More choices in the cloud
6-8 years into the cloud and the industry and it is still changing and evolving, with numerous new niche’s emerging to cater to specific customer needs. This really started with Amazon as the first and biggest cloud company and many companies tried to emulate Amazon’s services, over time this has moved a long way from that into a wider range of cloud apps. Rackspace for example took this with their development of private and managed cloud offerings, as opposed to joining the race to the bottom within the price war. Additionally, third party offerings have started building on their expertise to create better user experiences and give cloud consumers many more choices.
Containerization
In 2015 Docker and similar tools for containerization will become standard. The wave started in 2014 and will flow with full steam into 2015. Companies and developers gravitated to containers because of ease of use, deployment and management benefits for developers. They are able to take advantage of all CPU’s and machine performance, thereby making a more efficient way to work. Additionally, applications are compartmentalized and put more on top of an existing hardware platform, giving a more fine grained experience than what one would get with virtualization. Thereby, removing the friction for re-deployment.
‘IT gets sensored’
There will be a further increase in the use of sensors within everyday life. Consequently, there will be an increase of the internet of things. Every aspect of our daily lives in transitioning to be connected to the cloud or have a sensor that it feeding an app on the cloud. An example of this is an exercise app that measures different aspect of fitness such as how often you work out, and how far you run as measured by GPS. These technologies will increase within cars, homes, phones and devices, which will only increase over the next year. This is true of both consumer and business, such as within, manufacturing, medicine, insurance, and really area that needs measuring or monitoring. Drones was also mentioned as an exciting use of sensors.

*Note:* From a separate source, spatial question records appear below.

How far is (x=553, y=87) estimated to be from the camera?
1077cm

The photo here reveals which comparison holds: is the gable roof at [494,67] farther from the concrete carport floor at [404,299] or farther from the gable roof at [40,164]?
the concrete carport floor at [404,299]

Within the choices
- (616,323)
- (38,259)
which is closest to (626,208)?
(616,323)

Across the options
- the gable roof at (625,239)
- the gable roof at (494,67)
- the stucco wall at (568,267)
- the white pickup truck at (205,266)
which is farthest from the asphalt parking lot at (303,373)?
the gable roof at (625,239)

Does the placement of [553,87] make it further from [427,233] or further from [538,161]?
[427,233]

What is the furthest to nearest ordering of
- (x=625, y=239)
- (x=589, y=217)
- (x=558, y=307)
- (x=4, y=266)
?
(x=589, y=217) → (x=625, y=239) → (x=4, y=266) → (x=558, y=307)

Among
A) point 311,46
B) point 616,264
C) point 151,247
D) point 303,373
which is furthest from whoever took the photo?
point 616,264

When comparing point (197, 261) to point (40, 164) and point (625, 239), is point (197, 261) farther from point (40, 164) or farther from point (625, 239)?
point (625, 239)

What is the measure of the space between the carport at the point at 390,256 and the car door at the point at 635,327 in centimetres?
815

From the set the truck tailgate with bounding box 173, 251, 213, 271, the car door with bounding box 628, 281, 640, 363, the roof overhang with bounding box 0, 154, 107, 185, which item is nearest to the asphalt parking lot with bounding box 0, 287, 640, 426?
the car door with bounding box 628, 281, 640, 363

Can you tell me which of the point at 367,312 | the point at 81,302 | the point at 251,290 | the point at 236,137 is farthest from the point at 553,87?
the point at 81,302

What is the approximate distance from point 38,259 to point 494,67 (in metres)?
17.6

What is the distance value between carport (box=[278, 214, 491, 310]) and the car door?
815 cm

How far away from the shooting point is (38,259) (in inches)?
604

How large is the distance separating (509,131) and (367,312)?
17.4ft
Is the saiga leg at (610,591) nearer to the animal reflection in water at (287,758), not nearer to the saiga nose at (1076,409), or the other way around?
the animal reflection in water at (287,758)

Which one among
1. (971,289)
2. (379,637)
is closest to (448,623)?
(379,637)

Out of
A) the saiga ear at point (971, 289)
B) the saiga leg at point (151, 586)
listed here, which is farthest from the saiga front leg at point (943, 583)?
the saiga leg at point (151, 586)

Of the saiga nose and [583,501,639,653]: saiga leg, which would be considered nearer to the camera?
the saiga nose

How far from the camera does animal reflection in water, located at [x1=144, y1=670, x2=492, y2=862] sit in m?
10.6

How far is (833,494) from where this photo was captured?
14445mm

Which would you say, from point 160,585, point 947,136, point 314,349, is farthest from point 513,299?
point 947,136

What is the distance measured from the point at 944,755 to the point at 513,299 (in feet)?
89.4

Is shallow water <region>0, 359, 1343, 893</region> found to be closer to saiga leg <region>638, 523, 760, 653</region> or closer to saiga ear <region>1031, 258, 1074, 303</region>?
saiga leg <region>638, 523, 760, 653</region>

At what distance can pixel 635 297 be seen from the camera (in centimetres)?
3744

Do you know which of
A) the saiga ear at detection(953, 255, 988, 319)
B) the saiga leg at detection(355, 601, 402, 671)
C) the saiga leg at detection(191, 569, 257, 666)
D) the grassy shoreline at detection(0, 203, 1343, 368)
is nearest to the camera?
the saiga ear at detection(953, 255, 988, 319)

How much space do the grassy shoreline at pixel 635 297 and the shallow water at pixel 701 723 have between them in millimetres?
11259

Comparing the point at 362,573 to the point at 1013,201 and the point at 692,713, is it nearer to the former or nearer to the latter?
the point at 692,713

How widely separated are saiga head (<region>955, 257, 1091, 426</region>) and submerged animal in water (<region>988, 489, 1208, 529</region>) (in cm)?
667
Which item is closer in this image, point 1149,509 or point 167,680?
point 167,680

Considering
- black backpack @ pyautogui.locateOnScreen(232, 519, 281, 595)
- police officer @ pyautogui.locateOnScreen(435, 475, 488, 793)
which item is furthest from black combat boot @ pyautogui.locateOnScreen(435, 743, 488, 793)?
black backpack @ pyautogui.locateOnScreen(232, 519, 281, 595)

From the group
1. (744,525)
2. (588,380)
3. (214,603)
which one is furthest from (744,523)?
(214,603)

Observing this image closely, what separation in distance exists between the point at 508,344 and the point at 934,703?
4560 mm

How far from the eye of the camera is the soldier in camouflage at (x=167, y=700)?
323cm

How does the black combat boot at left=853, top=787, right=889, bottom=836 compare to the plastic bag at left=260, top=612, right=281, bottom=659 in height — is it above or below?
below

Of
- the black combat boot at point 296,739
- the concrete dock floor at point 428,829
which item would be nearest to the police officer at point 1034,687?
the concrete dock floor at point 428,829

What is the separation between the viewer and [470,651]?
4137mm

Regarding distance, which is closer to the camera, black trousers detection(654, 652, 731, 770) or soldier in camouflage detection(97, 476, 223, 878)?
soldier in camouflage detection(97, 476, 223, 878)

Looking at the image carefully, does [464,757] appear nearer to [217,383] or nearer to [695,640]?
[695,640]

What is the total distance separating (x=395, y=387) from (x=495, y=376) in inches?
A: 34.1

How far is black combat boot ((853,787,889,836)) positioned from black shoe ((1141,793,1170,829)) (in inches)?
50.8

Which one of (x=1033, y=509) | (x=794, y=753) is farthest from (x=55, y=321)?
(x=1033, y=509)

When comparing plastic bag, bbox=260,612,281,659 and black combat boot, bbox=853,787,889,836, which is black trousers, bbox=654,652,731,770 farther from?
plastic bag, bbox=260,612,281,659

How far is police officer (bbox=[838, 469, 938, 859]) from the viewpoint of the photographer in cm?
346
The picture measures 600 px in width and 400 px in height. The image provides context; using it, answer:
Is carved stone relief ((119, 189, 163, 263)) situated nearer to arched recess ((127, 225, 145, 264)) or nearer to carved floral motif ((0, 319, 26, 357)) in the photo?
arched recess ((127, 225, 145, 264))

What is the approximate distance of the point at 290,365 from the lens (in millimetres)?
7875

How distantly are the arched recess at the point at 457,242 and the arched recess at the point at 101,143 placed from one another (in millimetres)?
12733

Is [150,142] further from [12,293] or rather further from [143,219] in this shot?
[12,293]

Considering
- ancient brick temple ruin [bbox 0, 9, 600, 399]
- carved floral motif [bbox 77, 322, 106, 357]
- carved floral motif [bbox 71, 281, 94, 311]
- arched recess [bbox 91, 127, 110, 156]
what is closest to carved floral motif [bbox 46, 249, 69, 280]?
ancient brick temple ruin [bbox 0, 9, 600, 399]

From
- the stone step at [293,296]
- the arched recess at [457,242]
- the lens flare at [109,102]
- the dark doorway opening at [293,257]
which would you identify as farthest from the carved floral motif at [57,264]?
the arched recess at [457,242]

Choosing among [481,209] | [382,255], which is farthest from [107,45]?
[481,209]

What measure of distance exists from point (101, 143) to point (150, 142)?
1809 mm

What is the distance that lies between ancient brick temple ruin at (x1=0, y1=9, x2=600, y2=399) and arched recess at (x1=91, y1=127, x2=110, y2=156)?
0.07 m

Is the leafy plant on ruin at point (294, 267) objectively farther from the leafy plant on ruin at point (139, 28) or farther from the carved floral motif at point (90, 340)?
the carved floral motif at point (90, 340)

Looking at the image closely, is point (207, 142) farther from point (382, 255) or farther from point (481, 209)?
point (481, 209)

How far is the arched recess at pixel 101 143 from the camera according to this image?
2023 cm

It’s not only the cost that counts but making the cloud work for you
Non tech companies will soon also maximize the cloud. There is a clear value proposition such as with cloud based monitoring there is less need for manual monitoring, thereby keeping headcount down. Managed cloud not just saves money, but also gives businesses access to expertise in the cloud for managed success. IT enables businesses to know what is working for them and how to improve on that.
Big data
Early platforms for big data were mainly focused on analytics and storage, and now new tools are emerging for more mature treatment of big data. As a result of successes and maturity within this area, 2015 will have more and more adoption of big data tools, analytics and distributed computing. Data scientist roles are emerging and will propel this wave. It was noted that currently, businesses really only have small data problems, but with advances with big data, companies are able to create big data problems and use this for improving their business.
CMO becoming the CMT
Within the next year all businesses will increasingly have a tech connection, and the chief marketing officer (CMO) will oftentimes be the instigator in making this happen. CMO’s are increasingly having to have an understanding of technology and step a little into the role of CTO, seeing what technologies can be applied to their org. Thereby creating a new role of chief marketing technologist (CMT).
Security
Trends over the last year with an increased number of hacks have shown that companies are struggling to respond to and cannot prevent these attacks. Engates predicts that there will be a boom of Security-as-a-Service to fill this need. Traditionally, security was a set of best practices protocols, but now there has been a move for more and more services to be delivered from the cloud as a means of securing their businesses. SaaS services will allow companies to rally traffic though services that will secure them, such as proxy services. Also more secure ‘cloudy’ apps will be equipped with more modern architecture that will enable them to face the challenges they are being confronted with.
Alternative Silicon Rising
For the first time Rackspace are seriously looking at an alternative from X86 architectures, such as alternative CPU architectures that will help save costs or will improve computing power. 2015 will see this increasing across cloud computing servers and platforms.